### [PROMPT]
Across all the entries below, count each line that holds "initWfolioCard" and report the figure only.

GIVEN RECORDS: Begin

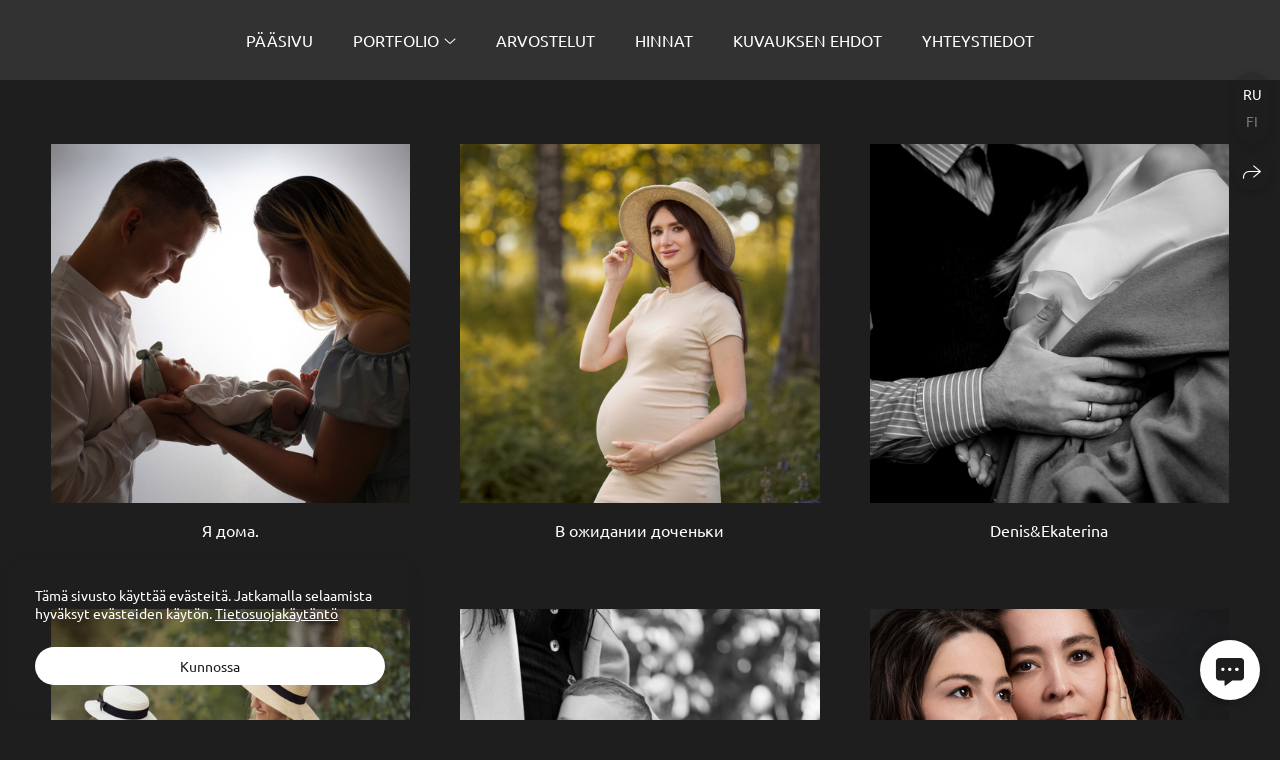

--- FILE ---
content_type: application/javascript; charset=utf-8
request_url: https://wfolio.com/card/de2yJYG4/fi?preview=false&theme=default&variant=site
body_size: 1544
content:
var preview = false;
var inline_selector = "";
var variant = "site";

var style = document.createElement("link");
style.rel = "stylesheet",
style.href = "/assets/card/site-3601216aef4c9e5a48e6f4486e664bca59085e1dce6a3292154d27d3f6f84786.css",
document.getElementsByTagName("head")[0].appendChild(style);

function initWfolioCard() {
  var card = document.createElement("div");
  card.className = "wfolio-card-wrapper wfolio-card-wrapper--default";
  card.style.cssText = "display: none;";
  card.setAttribute("data-role", "wfolio-contact-card");
  card.innerHTML = "<div class=\"wfolio-card-trigger\" data-role=\"wfolio-card-contact-buttons\"><div class=\"wfolio-card-trigger__button-label\"><button class=\"wfolio-card-trigger__button wfolio-card-trigger__button--contact\" data-role=\"wfolio-open-card\" type=\"button\">Yhteystiedot<\/button><\/div><button class=\"wfolio-card-trigger__button wfolio-card-trigger__button--icon\" data-role=\"wfolio-open-card\" type=\"button\"><i class=\"wfolio-card-icon wfolio-card-icon--contact\"><\/i><\/button><\/div><div class=\"wfolio-card\" data-role=\"wfolio-card\"><div class=\"wfolio-card__window\"><button class=\"wfolio-card__close wfolio-card-icon\" data-role=\"wfolio-close-card\" type=\"button\"><\/button><img class=\"wfolio-card__avatar\" src=\"https://i.wfolio.com/x/eWKcaDXAcHRGGm33mrHfxQZ8d7XvsMi8/psph-bMIX3rIgS7AQ5NCze_WHtBYrfSn/HVOppIN1qNcxUoOPhYHTJYjLz9IOPmb-/Q1vZvfumB-V0itqfYs0Rlkf8-GxluzG_.jpg\" /><div class=\"wfolio-card__content\"><div class=\"wfolio-card__bio\"><h3 class=\"wfolio-card__name\">Ekaterina<\/h3><div class=\"wfolio-card__occupation\">Valokuvaaja<\/div><\/div><h3 class=\"wfolio-card__phone\"><a href=\"tel:+358413122772\">+358413122772<\/a><\/h3><div class=\"wfolio-card__email\"><a href=\"mailto:ekaterima.mansour@yandex.ru\">ekaterima.mansour@yandex.ru<\/a><\/div><div class=\"wfolio-card__buttons\"><a class=\"wfolio-card__button\" href=\"https://www.instagram.com/katrin.media.inst/\" target=\"_blank\" title=\"Instagram\"><i class=\"wfolio-card-icon wfolio-card-icon--instagram\"><\/i>Instagram<\/a><a class=\"wfolio-card__button\" href=\"https://wa.me/358413122772\" target=\"_blank\" title=\"WhatsApp\"><i class=\"wfolio-card-icon wfolio-card-icon--whatsapp\"><\/i>WhatsApp<\/a><a class=\"wfolio-card__button\" href=\"https://t.me/Ekaterina_Mansour\" target=\"_blank\" title=\"Telegram\"><i class=\"wfolio-card-icon wfolio-card-icon--telegram\"><\/i>Telegram<\/a><a class=\"wfolio-card__button wfolio-card__button--inverted\" rel=\"nofollow\" href=\"/card/de2yJYG4/fi.vcf\">Tallenna yhteystieto<\/a><\/div><\/div><\/div><\/div>";
  if (inline_selector) {
    document.querySelectorAll(inline_selector)[0].appendChild(card);
  } else if (preview) {
    document.getElementsByTagName("main")[0].appendChild(card);
  } else {
    document.body.appendChild(card);
  }

  var card = document.querySelectorAll("[data-role~=wfolio-card]")[0]
  var openCardButtons = document.querySelectorAll("[data-role~=wfolio-open-card]");
  var closeCardButton = document.querySelectorAll("[data-role~=wfolio-close-card]")[0];
  var cardContactButtons = document.querySelectorAll("[data-role~=wfolio-card-contact-buttons]")[0];

  var open = function() {
    card.classList.add("is-visible");
    document.body.classList.add("is-locked");
  }

  var close = function() {
    card.classList.remove("is-visible");
    document.body.classList.remove("is-locked");
  }

  openCardButtons.forEach(element => element.addEventListener("click", open));
  closeCardButton.addEventListener("click", close);
  card.addEventListener("click", function(e) {
    if (e.target === card) { close() }
  });

  if (variant == "site") {
    setTimeout(() => cardContactButtons.classList.add("is-visible"), 500);
  }

  if (preview) {
    document.body.querySelectorAll("[data-role~=wfolio-contact-card]")[0].classList.add("is-preview");
  }

  if (inline_selector) {
    document.body.querySelectorAll("[data-role~=wfolio-contact-card]")[0].classList.add("is-inline");
  }

  document.dispatchEvent(new Event("wfolio-card:load"));
}

if (window.Turbo === undefined) {
  initWfolioCard()
} else {
  document.addEventListener("turbo:load", initWfolioCard)
}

GIVEN RECORDS: End

### [YOUR SOLUTION]
3